1

I have the following text

">UNWANTEDTEXT">APRODUCT</ProductCode>

I'm looking to build a regex statement with my desired result being the text

APRODUCT

The regex I have at the moment is this.

">(.*?)<\/ProductCode>

The problem I'm facing is that the same text pattern of "> occurs at the start... I need a way of telling the regex to only look at the last occurrence of the "> then pull the value between it and </ProductCode>

Peter H
  • 871
  • 1
  • 10
  • 33
  • You should probably post more of the text if there is more... Otherwise I'd just do something more like `'">UNWANTEDTEXT">APRODUCT'.split("\">")['">UNWANTEDTEXT">APRODUCT'.split("\">").length - 1].split("<")[0]` And also which implementation of regex... (A little about your stack) – Austin T French Nov 22 '17 at 00:46

1 Answers1

2

The easiest solution is to indicate which characters you want to match instead of any character, i.e. any character that's not a closing angle bracket:

([^>]*)<\/ProductCode>

If the string can contain a closing angle bracket if it's not preceded by a quotation mark, the solution gets a little hairier.

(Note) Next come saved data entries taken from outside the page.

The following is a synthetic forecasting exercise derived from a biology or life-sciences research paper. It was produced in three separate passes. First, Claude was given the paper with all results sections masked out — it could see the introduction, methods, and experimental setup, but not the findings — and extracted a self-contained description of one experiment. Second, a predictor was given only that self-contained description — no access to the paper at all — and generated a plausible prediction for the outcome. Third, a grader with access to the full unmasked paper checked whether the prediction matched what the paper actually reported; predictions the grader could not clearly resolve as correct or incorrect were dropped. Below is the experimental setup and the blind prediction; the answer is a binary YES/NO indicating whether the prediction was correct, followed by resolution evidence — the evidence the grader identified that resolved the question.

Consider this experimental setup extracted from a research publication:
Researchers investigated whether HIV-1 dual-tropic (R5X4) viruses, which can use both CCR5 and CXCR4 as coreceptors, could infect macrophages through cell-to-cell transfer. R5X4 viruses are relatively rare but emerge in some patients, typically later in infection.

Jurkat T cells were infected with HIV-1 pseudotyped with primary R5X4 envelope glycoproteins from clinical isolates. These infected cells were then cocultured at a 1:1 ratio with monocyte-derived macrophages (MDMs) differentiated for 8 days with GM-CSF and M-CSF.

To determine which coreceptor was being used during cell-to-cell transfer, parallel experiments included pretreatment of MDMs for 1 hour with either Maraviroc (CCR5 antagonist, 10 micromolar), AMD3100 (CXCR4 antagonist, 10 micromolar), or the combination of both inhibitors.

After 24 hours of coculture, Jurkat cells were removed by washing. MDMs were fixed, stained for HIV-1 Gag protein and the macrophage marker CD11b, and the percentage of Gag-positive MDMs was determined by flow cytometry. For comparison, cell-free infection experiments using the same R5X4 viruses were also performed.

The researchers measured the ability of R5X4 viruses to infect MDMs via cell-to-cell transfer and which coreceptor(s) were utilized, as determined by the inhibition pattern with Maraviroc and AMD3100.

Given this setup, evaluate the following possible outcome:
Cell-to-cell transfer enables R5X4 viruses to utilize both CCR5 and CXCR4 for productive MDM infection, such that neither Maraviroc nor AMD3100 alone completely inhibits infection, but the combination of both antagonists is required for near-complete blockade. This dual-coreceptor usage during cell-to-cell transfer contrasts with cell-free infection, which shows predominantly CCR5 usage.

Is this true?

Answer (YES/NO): NO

Assuming your regex library supports zero-width assertions:

(?:">)?((?:(?!">).)*)<\/ProductCode>

Hope this helps!

I also want to add that if you're parsing SGML, you might consider using a library dedicated to that purpose instead of trying to cobble together your own parser based on regular expressions. That path is fraught with peril.

mwp
  • 8,217
  • 20
  • 26